Melgar Province, Peru


Nuñoa (pronounced Nunyoa) is about halfway between Cuzco and Lake Titicaca on the high slopes of the eastern Andes above 13,000 feet in elevation.

The Nuñoa River that flows through town comes, in part, from the Quilccaya Glacier, the largest in the tropics. The town has about 7000 residents who speak Quechua and Spanish, the district (comparable to a county) has a population of about 14,000. About a third of the households in the district are impoverished and hence have difficulties meeting their basic needs.

Grazing land in the Nuñoa District is some of the best on the Altiplano and the alpaca density the highest. As such the town prides itself as the suri capital of the world. Most small herders have alpacas (yes, huacayas too), llamas, sheep, some cattle, and several horses.

While principally herders, most households raise potatoes, other tubers, and Andean cereals (quinoa and canihua).

History of the Nuñoa Project

by R. Brooke Thomas

This is a community where I and others have carried out anthropological research for over 50 years. In the course of our work we have befriended many, become god-parents to quite a few, and have helped in a number of ways winning the trust of the community.

The opportunity to further reciprocate for the cooperation and generosity shown over the years came several years ago when Dr Steve Purdy first arrived at UMass to set up the Camelid Studies Program. Being interested in understanding the background of the alpacas and how they were herded by Andean natives it was easy to convince him that Nunoa was the place he had to see.
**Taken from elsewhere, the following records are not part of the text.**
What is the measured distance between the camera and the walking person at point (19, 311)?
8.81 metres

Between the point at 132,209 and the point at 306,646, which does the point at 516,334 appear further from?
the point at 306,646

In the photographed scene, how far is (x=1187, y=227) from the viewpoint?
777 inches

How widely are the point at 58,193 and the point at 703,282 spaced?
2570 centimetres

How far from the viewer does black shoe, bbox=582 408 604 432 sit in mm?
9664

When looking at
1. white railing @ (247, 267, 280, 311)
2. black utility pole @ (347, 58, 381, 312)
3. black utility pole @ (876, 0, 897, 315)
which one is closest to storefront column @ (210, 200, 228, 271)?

On our first trip Steve brought several animal science students, an alpaca breeder, and a fellow alpaca veterinarian, Cheryl DeWitt. We stayed in a small orphanage that supported joyous and inquisitive children, and toured the countryside talking with herders and inspecting their alpacas.

So impressed were we all with the need of small herders for veterinary service, and with the potential of linking this effort to the understaffed and underfunded orphanage, that we started planning how we might help fulfill a number of community needs. Thanks to Dr. Purdy's enthusiasm and a sense of obligation to give back to Andean herders - whose ancestors gave us the alpacas and llamas - a number of friends and colleagues were contacted, and they have provided their time and talents in getting our organization going.

Although we started and continue our work in Nuñoa we are also working in Pucara and Lampas districts with CONOPA and Chijnaya Foundation.